V-cs fight to keep autonomy

July 8, 2005

More than 70,000 foreign students are enrolled in offshore programmes run by Australian universities, but vice-chancellors are resisting federal government demands for tighter control of their overseas operations.

Brendan Nelson, the Education Minister, said projections of growth over the next decade indicated that offshore provision was likely to outstrip onshore operations. He predicted that by 2012, income from offshore activities for all education sectors would be worth more than A$1.5 billion (£640 million) a year.

He claimed that with 1,500 overseas programmes being operated by universities, it was only a matter of time before "something unacceptable happened".

In a paper released last month, Dr Nelson proposes transferring responsibility for accreditation and registration of institutions offering courses overseas to a new national authority. Alternatively, he suggests establishing an advisory board to oversee offshore programmes.
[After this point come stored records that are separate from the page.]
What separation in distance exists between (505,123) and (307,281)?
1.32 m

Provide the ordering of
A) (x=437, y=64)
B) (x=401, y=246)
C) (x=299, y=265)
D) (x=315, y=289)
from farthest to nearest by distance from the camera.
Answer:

The Australian Vice-Chancellors' Committee rejected the proposals and called for maintenance of the existing system, whereby universities with overseas operations were independent. The vice-chancellors said that the self-accrediting nature and academic autonomy of universities should be retained.

Running courses offshore is not necessarily an easy way to generate income, as Monash University has found. The university has set up campuses in South Africa and Malaysia and study centres in London and Prato in Italy. In a report to the Victorian Parliament, the state Auditor-General says that last year Monash's South African operations had a deficit of about A$13 million.

The report describes offshore campuses as high-risk ventures. It warns that many did not generate adequate returns and that similar results could be achieved with less risky strategies that are more flexible.

Until September 2004, the University of Southern Queensland's Dubai campus was an "unauthorised" venture, which Bill Lovegrove, the vice-chancellor, discovered only after receiving a job application to work there.

After taking legal advice, the university suspended three senior staff involved in setting up the campus. Two of the men subsequently resigned.

USQ now has problems relating to bedding down programmes and staff - and sharp rent rises at the Dubai campus.

Central Queensland University is one of Australia's largest overseas student providers, after Monash and RMIT University. It derives 46 per cent of its total operating revenue from its 11,000 foreign students. It also runs joint campus ventures in Fiji, Singapore, Hong Kong and soon Shanghai.

But despite having the highest ratio of foreign students of any Australian university, it has in recent years had problems balancing its books. Total revenue in 2002 was more than A$200 million, yet CQU reported a deficit of nearly A$4 million - down from a profit of A$16 million the previous year.